** begin **

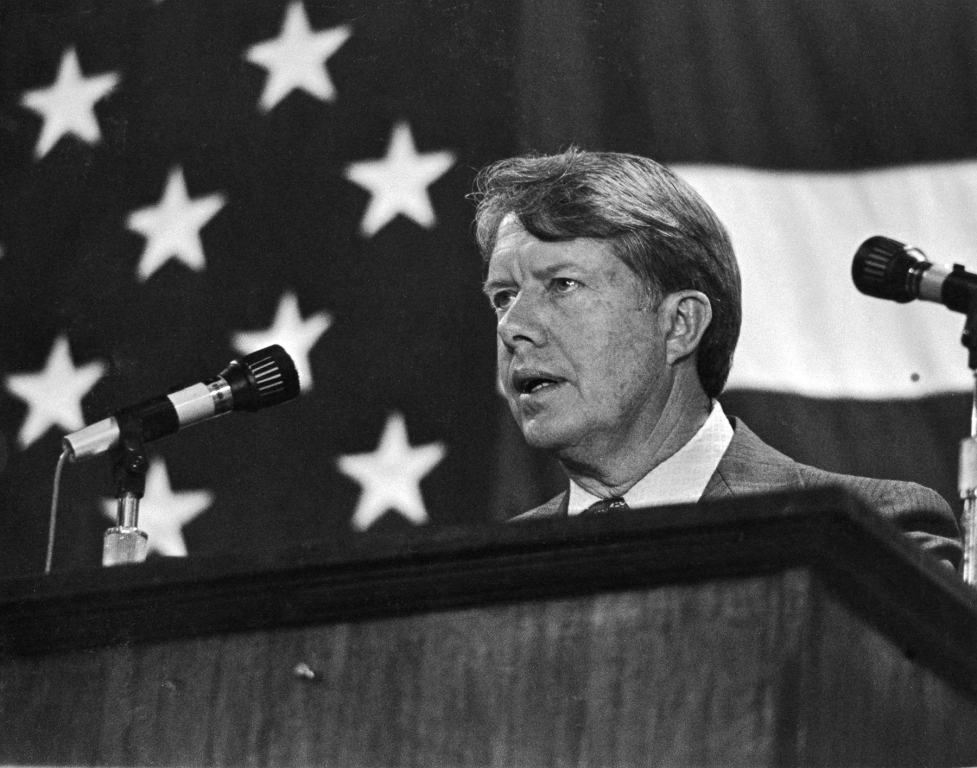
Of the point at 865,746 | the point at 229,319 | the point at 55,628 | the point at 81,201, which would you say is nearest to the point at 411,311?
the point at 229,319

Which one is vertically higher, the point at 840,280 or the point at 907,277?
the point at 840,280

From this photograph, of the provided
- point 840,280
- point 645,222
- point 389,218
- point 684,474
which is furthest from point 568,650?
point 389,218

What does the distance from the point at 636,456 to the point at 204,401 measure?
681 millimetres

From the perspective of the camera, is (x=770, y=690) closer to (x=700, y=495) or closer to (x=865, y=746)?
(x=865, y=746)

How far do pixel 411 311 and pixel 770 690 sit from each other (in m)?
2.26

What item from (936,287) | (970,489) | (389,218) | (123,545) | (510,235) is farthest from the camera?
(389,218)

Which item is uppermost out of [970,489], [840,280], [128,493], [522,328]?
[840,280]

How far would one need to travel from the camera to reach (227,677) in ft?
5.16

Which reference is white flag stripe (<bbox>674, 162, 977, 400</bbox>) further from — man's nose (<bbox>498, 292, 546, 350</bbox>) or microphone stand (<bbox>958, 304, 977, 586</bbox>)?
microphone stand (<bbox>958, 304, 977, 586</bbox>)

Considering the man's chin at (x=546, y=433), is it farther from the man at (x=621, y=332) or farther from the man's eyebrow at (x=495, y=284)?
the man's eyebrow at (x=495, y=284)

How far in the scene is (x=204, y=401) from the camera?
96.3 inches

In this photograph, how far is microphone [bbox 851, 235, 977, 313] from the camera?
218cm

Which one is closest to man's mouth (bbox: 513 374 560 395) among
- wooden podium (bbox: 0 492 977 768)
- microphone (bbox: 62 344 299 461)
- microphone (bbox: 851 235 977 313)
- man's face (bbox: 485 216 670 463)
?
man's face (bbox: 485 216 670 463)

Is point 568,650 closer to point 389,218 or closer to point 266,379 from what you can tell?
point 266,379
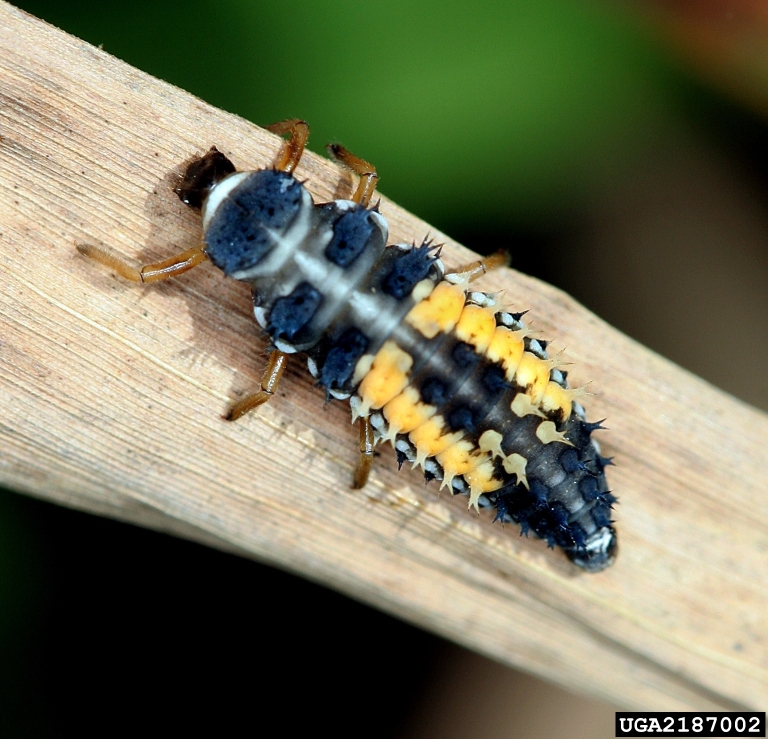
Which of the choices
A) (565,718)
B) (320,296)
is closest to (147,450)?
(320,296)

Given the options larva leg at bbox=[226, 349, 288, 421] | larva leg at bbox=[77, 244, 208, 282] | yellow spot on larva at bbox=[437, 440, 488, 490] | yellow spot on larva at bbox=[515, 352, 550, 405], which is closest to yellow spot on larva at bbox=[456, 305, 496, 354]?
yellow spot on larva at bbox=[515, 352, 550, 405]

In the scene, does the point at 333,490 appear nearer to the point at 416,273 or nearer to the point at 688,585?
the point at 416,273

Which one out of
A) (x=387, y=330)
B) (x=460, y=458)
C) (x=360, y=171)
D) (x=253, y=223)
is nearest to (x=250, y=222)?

** end **

▶ [WRITTEN INSTRUCTION]: Quote the data word for word from the line containing "In this photograph, how" through the end of the data, both ends included. Leave the pictures out.

▶ [TASK SOLUTION]:
In this photograph, how far is microphone [bbox 851, 235, 977, 313] from the camera?
218cm

Which one is closest to man's mouth (bbox: 513 374 560 395) among
- wooden podium (bbox: 0 492 977 768)
- microphone (bbox: 62 344 299 461)
- microphone (bbox: 851 235 977 313)
- man's face (bbox: 485 216 670 463)
?
man's face (bbox: 485 216 670 463)

Is point 568,650 closer to point 389,218 or closer to point 266,379 from what you can tell?
point 266,379
Which of the choices
A) (565,718)
B) (320,296)
is closest to (147,450)?
(320,296)

Given the options larva leg at bbox=[226, 349, 288, 421] | larva leg at bbox=[77, 244, 208, 282] | yellow spot on larva at bbox=[437, 440, 488, 490] | yellow spot on larva at bbox=[515, 352, 550, 405], which is closest to yellow spot on larva at bbox=[456, 305, 496, 354]?
yellow spot on larva at bbox=[515, 352, 550, 405]

In the scene, does the point at 333,490 appear nearer to the point at 416,273 or nearer to the point at 688,585?
the point at 416,273

Which one out of
A) (x=387, y=330)
B) (x=460, y=458)
C) (x=360, y=171)
D) (x=253, y=223)
is nearest to (x=250, y=222)?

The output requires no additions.